SMPTE 2014: Doing HDR With HEVC

HOLLYWOOD—Higher resolutions comprised the initial impetus for high-efficiency video coding, or HEVC. Since then, attention has turned to the concept of improving pixels rather than just using more of them. So Raul Diaz, CEO of Vangard Video, set out to explore the integration of HEVC with higher dynamic ranges of luminosity.

Luminance dynamic range is about 15 orders of magnitude, from zero photons to the sun. It takes about 40 bits to represent that, Diaz said. The human eye can see about 12 bits of data, though different studies provide different conclusions.

“Technology used in the past had a range of around 6 to 7 bits of data in terms of the lightness-darkness range,” he said. “SDR digital video is around 7 to 8 bits. Workflows developed around those figures, he said. Cameras today, however, can capture 14 to 15 bits. Even mid-range cameras can do 12-13 bits.

“Display technology also is catching up, in the neighborhood of 9 to 10 bits, and should be able to match human eye dynamic range with equipment we have today. So we need a workflow that can support this.”

HEVC actually has native support for HDR, he said. HEVC can process HDR with HDR extensions. However, existing gear can’t decode HEVC HDR extensions. Existing gear can’t interpret HDR display samples, though SMPTE’s ST 2084 and REC 2020 help for new displays.

“We can create a backward-compatible HDR approach,” he said.

Diaz described an approach in which SDR and HDR were separated into two layers, with HDR serving as the enhancement layer.

“Managing the enhancement layer has to be invisible to legacy gear,” he said. “The EL may be selectively transmitted to save bandwidth.”

Dual-layer HDR-compatible equipment combines layers into HDR data. The recombined HDR samples are sent gear that can display it, while equipment that cannot display it simply doesn’t see it.

Dolby Vision has a dual-layer HDR implementation, with HDR data pre-processing; base layer and EL separation, and metadata signaling, he said. EL adds 20 to 30 percent additional data load to the base layer, or BL.

Equipment that can see the EL will demux it and decode it independently. An EL decoder will need access to reconstructed the BL data. EL needs original 12-bit HDR input minus reconstructed BL data.

This presents the challenge of doubling the input data into the system, Diaz said. Two uncompressed video input streams will require two HEVC encoding tasks, and more bandwidth in the workflow.

HEVC provides a 30 to 50 percent improvement over H.264, but it requires about 10 to 40 times more computing, he said.

“The Dolby Vision implementation of dual-layer HDR adds 20 to 30 percent load to bitrate,” he said.

Diaz said three topologies were being tested: Balanced, limited and high processing. With the balanced approach, the HDR data comes in, is split, and each goes to its own processor. The BL is processed normally while EL waits and the two are later combined.
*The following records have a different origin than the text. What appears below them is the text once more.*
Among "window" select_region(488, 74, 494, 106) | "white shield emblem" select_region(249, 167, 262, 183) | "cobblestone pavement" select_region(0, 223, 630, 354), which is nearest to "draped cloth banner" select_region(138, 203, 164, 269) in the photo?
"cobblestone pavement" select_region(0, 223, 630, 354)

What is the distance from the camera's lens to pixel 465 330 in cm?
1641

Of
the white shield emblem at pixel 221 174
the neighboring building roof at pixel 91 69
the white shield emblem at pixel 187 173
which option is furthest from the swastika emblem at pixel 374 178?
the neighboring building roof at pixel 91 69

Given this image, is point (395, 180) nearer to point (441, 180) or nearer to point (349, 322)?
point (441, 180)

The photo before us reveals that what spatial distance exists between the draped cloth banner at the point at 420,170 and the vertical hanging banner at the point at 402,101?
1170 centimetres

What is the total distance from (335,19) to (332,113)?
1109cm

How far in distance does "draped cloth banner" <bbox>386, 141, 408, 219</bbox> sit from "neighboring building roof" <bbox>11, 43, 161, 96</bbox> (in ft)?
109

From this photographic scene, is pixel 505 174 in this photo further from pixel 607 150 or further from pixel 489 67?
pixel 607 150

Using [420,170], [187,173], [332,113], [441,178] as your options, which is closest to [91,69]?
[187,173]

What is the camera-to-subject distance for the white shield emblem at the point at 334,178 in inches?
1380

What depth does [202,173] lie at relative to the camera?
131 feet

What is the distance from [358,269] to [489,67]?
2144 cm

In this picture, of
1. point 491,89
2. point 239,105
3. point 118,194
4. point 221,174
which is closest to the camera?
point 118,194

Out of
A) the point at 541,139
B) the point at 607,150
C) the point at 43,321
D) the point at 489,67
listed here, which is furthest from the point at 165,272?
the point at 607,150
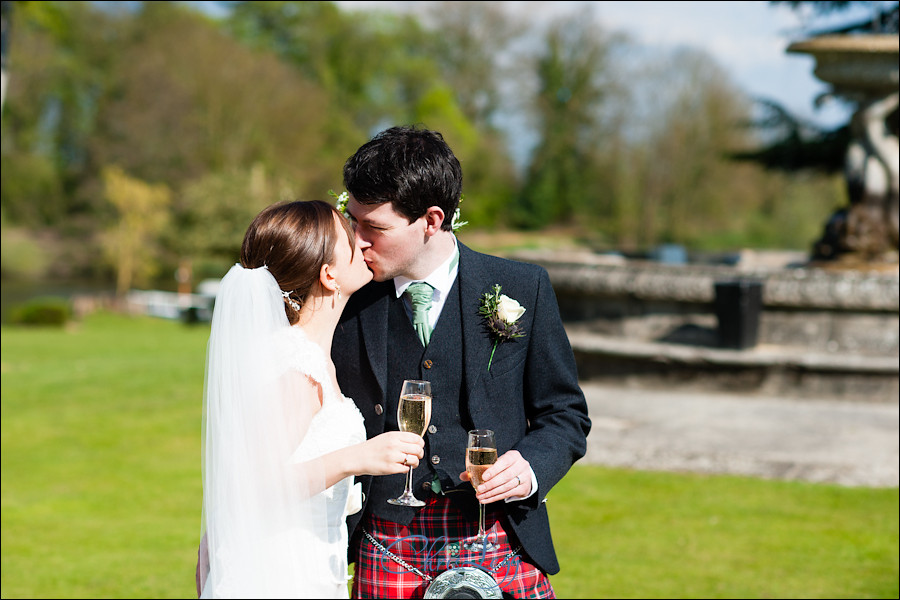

Diaz said it was a good application for cloud environments connected via Ethernet.

In a limited-processing topology, shared memory space provides access to decompressed BL data at essentially zero cost. The uncompressed data can be sent between the processor and decoder. BL encoding is modified to provide access to reconstructed frames in this shared memory environment, saving on latency.

High processing adds a redundant partial BL encoder to the EL processing system. Complete, independent ACR streams are sent to two completely independent processing servers. EL does a redundant partial BL encode, generating reconstructed frames within system. The approach requires three HEVC encodes, but because they’re separate, a traditional SDR workflow can be maintained.

There’s a trade-off of processing for data movement for latency in each of these different environments, Diaz said, but quantitative results have not yet been revealed. Results expected later this year.